From Public Pensions in Washington State:
Pensions enable retirees to live out their older years in dignity. In the United States, an employer-provided retirement plan has long been considered an essential complement to Social Security and personal savings to ensure retirees have satisfactory incomes and certainty for household finances.
However, public pensions have increasingly come under attack as private sector employers have scaled back their pension offerings to all but the most highly compensated employees, and public budgets have been decimated by a deep recession and anti-tax ideology.

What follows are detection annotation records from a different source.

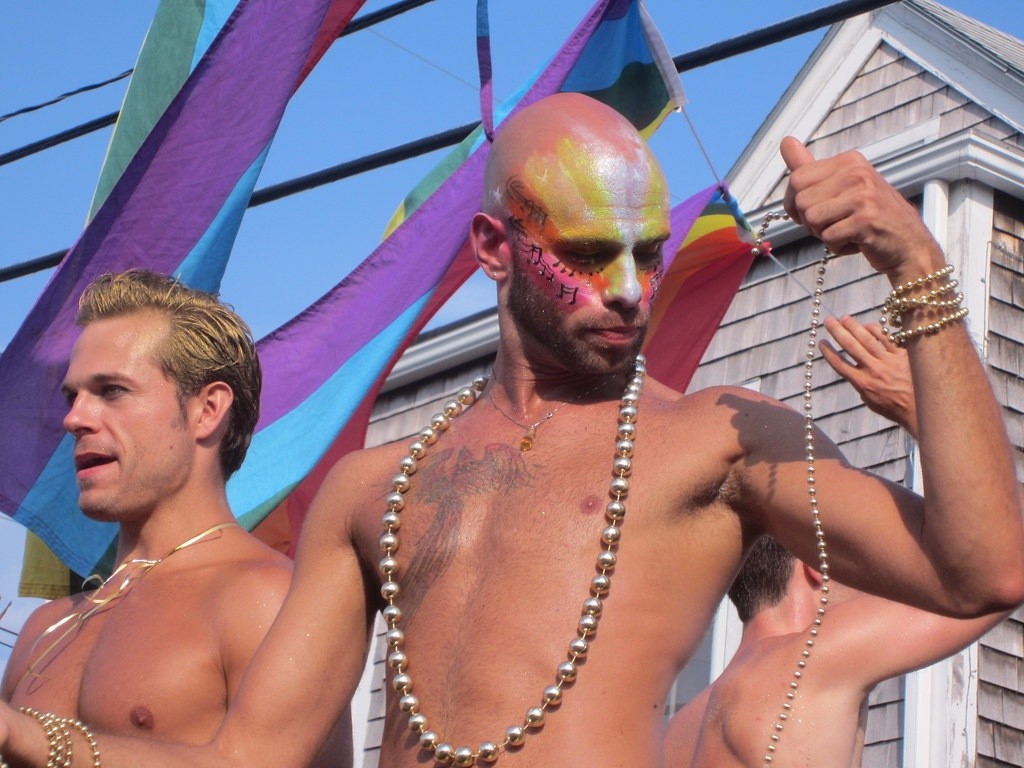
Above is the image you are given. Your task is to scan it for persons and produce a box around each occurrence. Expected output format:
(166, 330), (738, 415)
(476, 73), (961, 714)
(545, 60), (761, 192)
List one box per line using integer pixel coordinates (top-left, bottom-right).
(661, 533), (1023, 767)
(0, 270), (352, 768)
(0, 91), (1024, 768)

In contrast to some states, Washington has 99% of its public pension obligations funded – the state’s public pensions are in good financial shape. These combined pensions have net assets of $57.6 billion (as of June 30, 2010), having gained $5.5 billion in the past year.

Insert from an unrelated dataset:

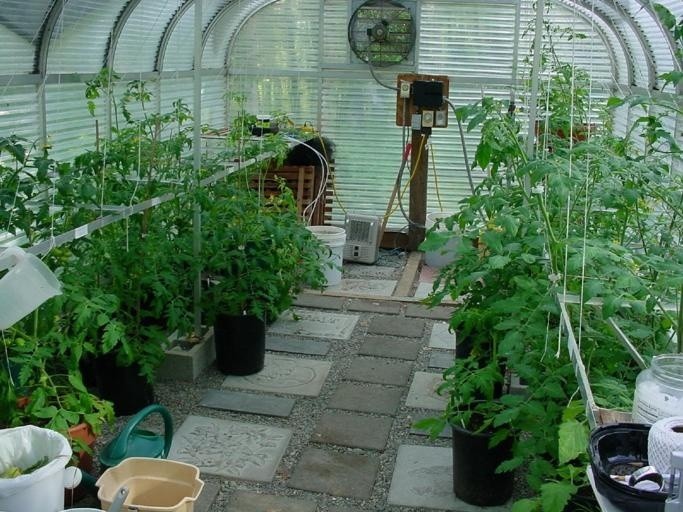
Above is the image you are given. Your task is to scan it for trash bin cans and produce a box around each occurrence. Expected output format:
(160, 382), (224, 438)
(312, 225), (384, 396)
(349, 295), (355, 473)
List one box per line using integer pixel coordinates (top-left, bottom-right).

Washington state’s public pensions provide adequate and appropriate retirement security. The current median public pension benefit is $18,182 a year. 78% of public pensions are less than $30,000 a year. 475,000 workers and retirees are members of these public pension systems – one out of every fourteen residents in Washington state.

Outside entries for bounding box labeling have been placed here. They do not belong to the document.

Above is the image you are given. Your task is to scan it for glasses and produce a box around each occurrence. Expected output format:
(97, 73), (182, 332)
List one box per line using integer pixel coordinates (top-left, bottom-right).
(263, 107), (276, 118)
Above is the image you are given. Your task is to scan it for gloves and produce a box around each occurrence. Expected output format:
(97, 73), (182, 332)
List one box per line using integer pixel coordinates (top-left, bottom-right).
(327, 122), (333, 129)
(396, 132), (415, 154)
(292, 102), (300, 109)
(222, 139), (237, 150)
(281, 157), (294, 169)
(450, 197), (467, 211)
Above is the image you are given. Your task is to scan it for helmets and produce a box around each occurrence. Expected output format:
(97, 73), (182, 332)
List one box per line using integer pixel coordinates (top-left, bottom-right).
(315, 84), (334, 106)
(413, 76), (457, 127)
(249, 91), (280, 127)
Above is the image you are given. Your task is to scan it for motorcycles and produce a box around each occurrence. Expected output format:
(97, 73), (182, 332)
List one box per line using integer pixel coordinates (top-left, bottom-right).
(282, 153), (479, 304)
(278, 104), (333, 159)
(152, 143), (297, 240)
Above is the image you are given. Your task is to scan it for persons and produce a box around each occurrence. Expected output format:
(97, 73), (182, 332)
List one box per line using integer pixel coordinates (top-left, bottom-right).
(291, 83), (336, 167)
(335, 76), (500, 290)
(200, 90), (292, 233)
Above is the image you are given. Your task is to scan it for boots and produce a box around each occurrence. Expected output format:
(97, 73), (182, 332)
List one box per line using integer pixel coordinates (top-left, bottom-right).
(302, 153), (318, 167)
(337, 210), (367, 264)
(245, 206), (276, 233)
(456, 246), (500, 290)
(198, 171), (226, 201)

Pension benefits result in $3.5 billion a year in state economic activity, as well as 23,000 jobs. For every dollar contributed by public employers for pensions, over nine dollars is generated in our economy, and through the multiplier effects of consumption expenditures, 40% of those public contributions are returned as tax revenues to public entities.
Public pensions deliver regular, dependable monthly benefits to retired public servants. This is in stark contrast to the private sector, where half of workers lack any employer-based retirement plan and risky defined contribution plans have become the norm.
Individuals and businesses in Washington and across the country have more money, income and wealth than 30 years ago when public and private sector pensions were strongly supported. To universalize adequate retirement security for Washington residents, and minimize the public costs of care and subsistence income for low-income retirees, Washington should continue to responsibly fund our public pensions and enable private sector employees to participate in comparable pension systems that provide similar certainties of outcome, and, most of all, peace of mind.